Because piroplasms sometimes have variable sizes, they are sometimes mistaken for Mycoplasma hemofelis, a much more treatable infection.
Cytauxzoon organisms are larger and have a thick “dot” on their ring shape.
If the diagnosis is to be made post-mortem (after death), it is usually easy to find the schizonts in many body tissues.
Is There any Treatment at all?
In one study, a combination of atovaquone and azithromycin yielded a 60 percent survival rate in experimentally infected cats. Atovaquone, an anti-malarian drug, is not readily available but can be obtained through compounding pharmacies, and another drug, imidocarb, can be used in the meantime. Cats must be hospitalized, supported with intravenous fluids, and have their blood anti-coagulated so as to prevent inappropriate clotting and vessel clogging with schizont-laden macrophages.
A milder strain of Cytauxzoon felis seems to have emerged in west Arkansas and east Oklahoma, where a number of cats have survived without treatment (as do most bobcats). These cats continue to have piroplasms in their blood but seem to have no effect from this. It is yet unknown how this is able to happen. (Different strains of Cytauxzoon, effective medication, and genetics are all theories.)

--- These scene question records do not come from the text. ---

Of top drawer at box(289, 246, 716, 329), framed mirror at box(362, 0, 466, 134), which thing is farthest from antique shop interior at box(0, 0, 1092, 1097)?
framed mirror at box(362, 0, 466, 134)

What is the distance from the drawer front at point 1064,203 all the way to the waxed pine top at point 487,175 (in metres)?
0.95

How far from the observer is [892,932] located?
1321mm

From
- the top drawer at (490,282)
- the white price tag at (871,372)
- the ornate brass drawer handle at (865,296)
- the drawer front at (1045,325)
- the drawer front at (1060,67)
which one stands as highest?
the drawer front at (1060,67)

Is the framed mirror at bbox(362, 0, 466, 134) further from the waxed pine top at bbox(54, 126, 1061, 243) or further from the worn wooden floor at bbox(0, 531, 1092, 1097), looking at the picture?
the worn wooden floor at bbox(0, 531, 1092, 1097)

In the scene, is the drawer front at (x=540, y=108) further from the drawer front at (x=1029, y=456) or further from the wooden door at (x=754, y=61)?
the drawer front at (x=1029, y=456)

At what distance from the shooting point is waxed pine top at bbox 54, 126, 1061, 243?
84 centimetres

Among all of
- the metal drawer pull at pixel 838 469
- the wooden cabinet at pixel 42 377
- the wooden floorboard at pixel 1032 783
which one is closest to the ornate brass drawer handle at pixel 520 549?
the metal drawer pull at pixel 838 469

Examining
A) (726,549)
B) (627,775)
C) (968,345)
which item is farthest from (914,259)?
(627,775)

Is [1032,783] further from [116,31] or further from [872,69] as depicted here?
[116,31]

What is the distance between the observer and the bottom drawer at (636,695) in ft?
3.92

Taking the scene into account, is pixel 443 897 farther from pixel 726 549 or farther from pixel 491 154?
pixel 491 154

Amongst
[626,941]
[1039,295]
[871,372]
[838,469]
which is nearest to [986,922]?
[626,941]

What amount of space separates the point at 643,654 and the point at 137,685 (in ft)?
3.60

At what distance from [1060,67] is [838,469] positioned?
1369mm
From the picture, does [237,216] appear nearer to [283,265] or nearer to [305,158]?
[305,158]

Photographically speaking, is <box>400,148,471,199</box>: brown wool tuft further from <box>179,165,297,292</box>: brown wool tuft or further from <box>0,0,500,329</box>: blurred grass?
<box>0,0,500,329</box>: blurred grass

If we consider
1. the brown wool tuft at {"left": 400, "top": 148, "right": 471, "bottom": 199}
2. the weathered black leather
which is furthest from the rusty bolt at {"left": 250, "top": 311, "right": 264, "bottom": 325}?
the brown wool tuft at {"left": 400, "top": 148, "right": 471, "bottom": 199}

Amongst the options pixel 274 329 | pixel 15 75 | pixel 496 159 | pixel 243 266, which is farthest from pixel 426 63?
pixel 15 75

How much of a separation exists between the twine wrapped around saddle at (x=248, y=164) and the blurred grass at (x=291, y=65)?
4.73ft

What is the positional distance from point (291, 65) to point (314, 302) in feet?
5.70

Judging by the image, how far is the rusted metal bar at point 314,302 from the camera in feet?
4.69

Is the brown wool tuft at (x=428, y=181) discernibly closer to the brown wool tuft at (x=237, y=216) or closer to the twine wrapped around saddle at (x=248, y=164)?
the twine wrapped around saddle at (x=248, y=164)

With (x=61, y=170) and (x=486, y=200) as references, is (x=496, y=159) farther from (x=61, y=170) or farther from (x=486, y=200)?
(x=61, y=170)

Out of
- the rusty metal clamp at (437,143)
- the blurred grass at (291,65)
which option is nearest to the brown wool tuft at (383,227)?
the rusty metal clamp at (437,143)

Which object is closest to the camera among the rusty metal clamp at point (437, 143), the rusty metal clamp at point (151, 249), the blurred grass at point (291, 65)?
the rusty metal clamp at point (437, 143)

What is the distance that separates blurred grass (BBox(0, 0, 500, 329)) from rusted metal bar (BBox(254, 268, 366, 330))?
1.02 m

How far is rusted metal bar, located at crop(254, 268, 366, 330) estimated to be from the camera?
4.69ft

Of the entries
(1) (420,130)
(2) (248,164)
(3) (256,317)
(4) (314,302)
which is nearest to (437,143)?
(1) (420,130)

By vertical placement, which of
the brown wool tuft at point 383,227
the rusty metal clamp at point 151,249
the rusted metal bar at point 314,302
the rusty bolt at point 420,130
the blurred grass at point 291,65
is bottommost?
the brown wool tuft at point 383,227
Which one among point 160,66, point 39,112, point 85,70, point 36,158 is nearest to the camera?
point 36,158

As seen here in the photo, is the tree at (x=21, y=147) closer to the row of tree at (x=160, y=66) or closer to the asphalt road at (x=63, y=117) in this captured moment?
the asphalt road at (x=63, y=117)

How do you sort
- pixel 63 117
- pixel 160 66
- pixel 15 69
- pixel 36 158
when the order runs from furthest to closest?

Since mortality is quite high with this infection and treatment is still highly investigational, prevention is paramount. The most effective prevention is to keep the cat indoors where there is no tick exposure. The next best prevention is to use a tick control product on the cat; note that there are not nearly as many tick products for cats as there are for dogs. Most canine tick products are toxic to cats and cannot be safely used so meticulous label reading is crucial. Just because a product works on fleas definitely does not mean it also works on ticks and the feline label is needed to ensure safety. New products are being approved and released every year, so ask your veterinarian.